For that reason, I’m going to recommend that Troy spend a year or two of self-reflection, both as a driver and as a potential racer. Luckily for him, he already has the perfect tool: that 981-generation Boxster, which is roll-hoop legal at most tracks and with most organizations. The thing to do here is to start by becoming the fastest driver possible, using that car, at which point he’ll be able to determine how much he wants to change his life in the cause of competition.
First step is to find an organization with which he can grow and get faster. I like the people at TrackDAZE for this. The owners are first-rate people and they have experienced hands overseeing driver safety. By pairing the instruction they’ll give him with a proper driver development tool like the ApexPRO or perhaps the hot new Garmin tablet, Troy can get to the point where the LevelUp school will make sense for him. Chances are that won’t happen until the end of next year or the beginning of 2022.
At LevelUp, they’ll teach Troy how to make passes, how to defend against overtaking, and how to think like a road racer. At that point he will truly be Thoreau’s “new wine in the old bottle,” which is to say he will still be a young dude with a Boxster but now he’ll be a very fast, and very thoughtful, young dude in a Boxster.
Then it’s time to make a decision: do you reshape your life around the Holy Trinity of Race Car, Race Rig, and Race Garage—or do you handle it on an ad-hoc basis? There are a fair number of very good outfits out there who will put you in a Spec Racer Ford or a Spec Miata for two or three grand a weekend. That sounds like a hell of a lot of money, but trust me: by the time you do all the numbers, you’ll see how cheap it really is in contrast to owning your own setup.
Alternately, Troy can go enduro racing with one of the ChampCar/WRL teams out there, at a slightly lower rate. That’s more seat time, but it’s less in the way of outright, no-kidding-around competition. Either way, he’s looking at five or six weekends a year, on his budget, which is more than many car-owning club racers can manage.
There’s one little fly in the ointment here: he might crash the Boxster before any of this can happen.

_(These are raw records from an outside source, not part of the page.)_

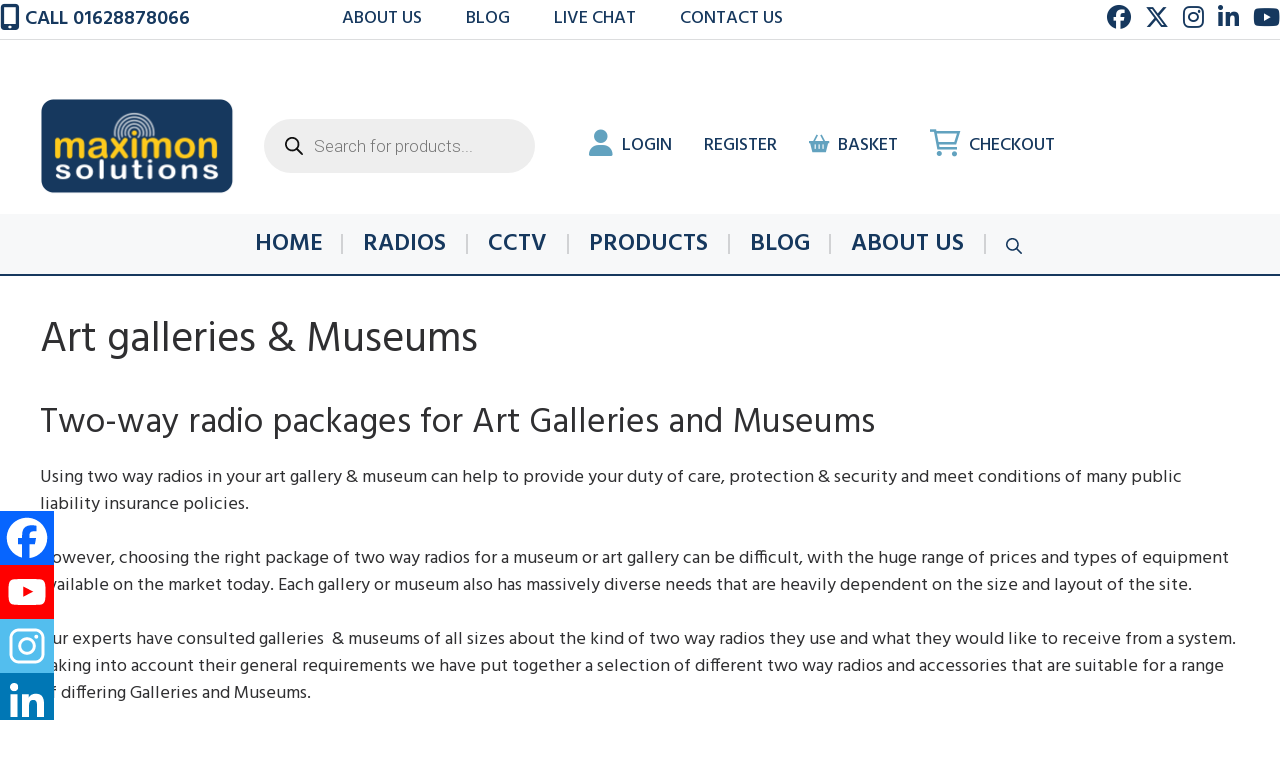

--- FILE ---
content_type: text/css
request_url: https://www.maximonsolutions.com/1/wp-content/themes/maximon2024/style.css?ver=1716364644
body_size: 783
content:
/*
 Theme Name:   Maximon Solutions 2024
 Theme URI:    https://maximonsolutions.com
 Description:  Maximon Solutions 2024
 Author:       Web Squared
 Author URI:   https://websquared.co.uk
 Template:     generatepress
 Version:      0.1
*/

/*

Colours

Blue 16385e
Yellow feca1c
background grey e7e7e7
darker grey ddddde
highlight blue 1 62a2bf
highlight blue 2 7bb1c9

text 2f2f31

*/

/*
fonts

HIND

*/


/* SECONDARY MENU */

#secondary-navigation,
#secondary-navigation a {color:#16385e; text-decoration:none; font-weight:500; text-transform:uppercase; padding-left:22px;}
#secondary-navigation .fa-solid,
#secondary-navigation .fa-sharp {color:#62a2bf; padding-right:5px;}

.header-widget #search-2 h2 {display:none;}



@media(min-width: 769px) {
    #secondary-navigation {
        order: 10;
        margin-left: unset;
    }
    header .inside-header .header-widget {
        margin-inline: auto;
    }
}


#secondary-navigation .wc-menu-item a {
    font-size: 20px;
}

/* TOP BAR */

.websq-call a {color:#16385e; text-decoration:none; font-size:1.1em; font-weight:600;}

.websq-socialheader a {color:#16385e; text-decoration:none; padding-left:10px;}

.websq-snav ul {
  list-style-type: none;
  margin: 0;
  padding: 0;
  overflow: hidden;
}

.websq-snav li {
  float: left;
}

.websq-snav li a {
  display: block;
  color: #16385e;
  text-align: center;
font-size:18px;
  padding:0px 22px 0px 22px;
  text-decoration: none;
text-transform:uppercase;
font-weight:500;
/*border-right:2px solid #d1d2d4;*/
}

.websq-snav li a:hover {
color:#62a2bf;  
}













.footer-widgets h2 {text-transform:uppercase; font-weight:600; line-height:1em; padding:0; margin:0.8em 0; text-align:center;}

.footer-widgets p {line-height:1.5em; text-align:center;}
.footer-widgets li {line-height:1.1em; text-align:center;}

.footer-widgets p  a {text-decoration:none; font-weight:500;}

.footer-widgets li a {text-decoration:none; }

.footer-widget-1 aside {text-align:center; padding:0; margin:0; }

.footer-widget-1 img {padding:0 !important; margin:0 !important; /*border:1px solid red;*/}

#media_image-3,
#media_image-4,
#media_image-5 {padding:0 !important; margin:0 auto !important; }

.websq-socialfooter {padding:5px 30px 0 0; margin:0; /*border:1px solid red;*/}

.websq-socialfooter a {padding:0 5px;}


/* MENU */
.main-nav > ul.menu > li.menu-item > a {
    position:relative;
}

.main-nav > ul.menu > li.menu-item > a:after {
    content: "";
    width: 100%;
    height: 20px;
    position: absolute;
    top:50%;
    left:0;
    transform: translateY(-50%);
    border-right: 2px solid #d1d2d4;
    z-index:9999;
}

@media (min-width: 769px) {
    .menu-item-has-children .dropdown-menu-toggle {
        display: none;
    }

    .main-navigation .main-nav ul li.menu-item-has-children>a {
        padding-right: 22px;
    }
}

/*MOBILES*/
@media (max-width: 768px) {

}












/* FOOTER */
/*
.footer-widgets .footer-widget-1,
.footer-widgets .footer-widget-5 {
    flex-basis: 27.5%;
}

.footer-widgets .footer-widget-2,
.footer-widgets .footer-widget-3,
.footer-widgets .footer-widget-4 {
    flex-basis: 15%;
}
*/



--- FILE ---
content_type: text/plain
request_url: https://www.google-analytics.com/j/collect?v=1&_v=j102&a=2061140679&t=pageview&_s=1&dl=https%3A%2F%2Fwww.maximonsolutions.com%2Fproducts%2Fradio-by-industry-2%2Fart-galleries-museums%2F&ul=en-us%40posix&dt=Art%20galleries%20%26%20Museums%20-%20Maximon%20Solutions&sr=1280x720&vp=1280x720&_u=IEBAAEABAAAAACAAI~&jid=289779154&gjid=1352012917&cid=304177963.1769103769&tid=UA-85882830-1&_gid=188743746.1769103769&_r=1&_slc=1&z=1903408078
body_size: -453
content:
2,cG-Z9G9SY2C09

--- FILE ---
content_type: text/plain; charset=utf-8
request_url: https://directory.cookieyes.com/api/v1/ip
body_size: 0
content:
{"ip":"3.131.142.146","country":"US","country_name":"United States","region_code":"OH","in_eu":false,"continent":"NA"}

While it’s true that your humble author put about 12,000 track miles on his Boxster without crashing it, some of that was due to just plain dumb luck. My co-workers across the state at Hagerty Insurance are now in the trackday insurance gig. It’s worth checking out if you’re worried. Feel free to file that part of the advice under “self-serving commercial message,” if you like. I don’t get paid any extra for mentioning it; I also don’t get my pay docked if you take the insurance and then crash, which is nice.
So, to reiterate:
0. Become race driver.
1. Get race license.
2. Choose race strategy.
3. Go racing.
If Troy does it in this order, he’s going to have a lot of success. And if he winds up realizing that what he really wants out of life is to move out to the sticks with a steel building, both Thoreau and I will understand.